Stockholder proposals intended to be presented at the 2004 annual meeting must be received by the Company at its principal executive office no later than December 30, 2003, in order to be eligible for inclusion in the Company’s proxy statement and proxy relating to that meeting. Upon receipt of any proposal, the Company will determine whether to include such proposal in accordance with regulations governing the solicitation of proxies.

 

OTHER MATTERS

 

Management does not intend to bring before the meeting any matters other than those specifically described above and knows of no matters other than the foregoing to come before the meeting. If any other matters or motions properly come before the meeting, it is the intention of the persons named in the accompanying proxy to vote such proxy in accordance with the recommendation of management on such matters or motions, including any matters dealing with the conduct of the meeting.

 

ONLINE DELIVERY OF DOCUMENTS

 

If you would like to receive next year’s proxy statement, Annual Report and all other stockholder information exclusively, visit the Investor Relations section of the Company’s website at http://www.express-scripts.com. By electing to receive these materials electronically, you can save the Company the cost of producing and mailing these documents.

• Recorded data:
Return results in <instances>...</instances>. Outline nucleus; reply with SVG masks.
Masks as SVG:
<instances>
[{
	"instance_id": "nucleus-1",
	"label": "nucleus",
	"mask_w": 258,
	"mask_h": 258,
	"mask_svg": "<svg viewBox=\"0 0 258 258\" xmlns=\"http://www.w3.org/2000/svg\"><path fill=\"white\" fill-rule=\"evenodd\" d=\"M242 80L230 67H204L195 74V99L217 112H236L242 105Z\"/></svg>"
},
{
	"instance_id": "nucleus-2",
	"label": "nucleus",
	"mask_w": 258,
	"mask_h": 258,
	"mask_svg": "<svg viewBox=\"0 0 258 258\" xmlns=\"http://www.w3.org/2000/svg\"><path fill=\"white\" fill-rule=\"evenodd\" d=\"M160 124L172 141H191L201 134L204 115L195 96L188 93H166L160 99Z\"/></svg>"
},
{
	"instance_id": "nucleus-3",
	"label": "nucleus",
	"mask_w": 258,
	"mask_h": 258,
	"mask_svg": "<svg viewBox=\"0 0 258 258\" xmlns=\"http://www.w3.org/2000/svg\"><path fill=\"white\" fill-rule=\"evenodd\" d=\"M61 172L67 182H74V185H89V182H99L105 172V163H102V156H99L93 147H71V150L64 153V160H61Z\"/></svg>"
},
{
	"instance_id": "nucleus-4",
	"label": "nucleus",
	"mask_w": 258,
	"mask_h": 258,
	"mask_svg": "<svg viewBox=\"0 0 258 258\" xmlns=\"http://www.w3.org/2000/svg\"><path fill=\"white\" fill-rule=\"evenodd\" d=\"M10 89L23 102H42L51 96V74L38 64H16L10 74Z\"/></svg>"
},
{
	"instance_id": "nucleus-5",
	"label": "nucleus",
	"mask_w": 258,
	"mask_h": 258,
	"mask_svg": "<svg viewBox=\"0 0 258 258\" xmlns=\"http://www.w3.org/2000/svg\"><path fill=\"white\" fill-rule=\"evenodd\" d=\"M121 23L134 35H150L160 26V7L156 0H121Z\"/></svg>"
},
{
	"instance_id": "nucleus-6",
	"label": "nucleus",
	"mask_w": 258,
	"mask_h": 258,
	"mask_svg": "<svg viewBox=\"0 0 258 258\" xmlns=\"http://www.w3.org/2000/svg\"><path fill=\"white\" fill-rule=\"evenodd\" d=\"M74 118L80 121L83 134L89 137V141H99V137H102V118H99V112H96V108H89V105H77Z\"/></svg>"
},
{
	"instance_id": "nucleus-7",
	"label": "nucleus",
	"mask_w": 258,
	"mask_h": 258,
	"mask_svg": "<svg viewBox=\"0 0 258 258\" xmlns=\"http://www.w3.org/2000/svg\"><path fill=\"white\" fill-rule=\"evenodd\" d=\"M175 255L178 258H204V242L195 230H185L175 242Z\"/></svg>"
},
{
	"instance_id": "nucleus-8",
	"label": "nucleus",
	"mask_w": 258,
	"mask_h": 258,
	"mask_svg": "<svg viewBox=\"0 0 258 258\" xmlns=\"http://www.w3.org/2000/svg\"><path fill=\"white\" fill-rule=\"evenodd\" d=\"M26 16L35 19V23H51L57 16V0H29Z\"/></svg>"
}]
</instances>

• To be done:
#1 From the proxy statement excerpt, list every item it says stockholders can choose to receive electronically.
#2 Answer these questions from the proxy statement excerpt:
(a) By what date must the Company receive stockholder proposals for the 2004 annual meeting?
(b) How will the persons named in the accompanying proxy vote if other matters properly come before the meeting?
(c) Which section of the Company's website should stockholders visit to choose online delivery?

• The answers:
#1
- Next year's proxy statement
- Annual Report
- All other stockholder information

#2
(a) December 30, 2003
(b) In accordance with the recommendation of management on such matters or motions
(c) The Investor Relations section, at http://www.express-scripts.com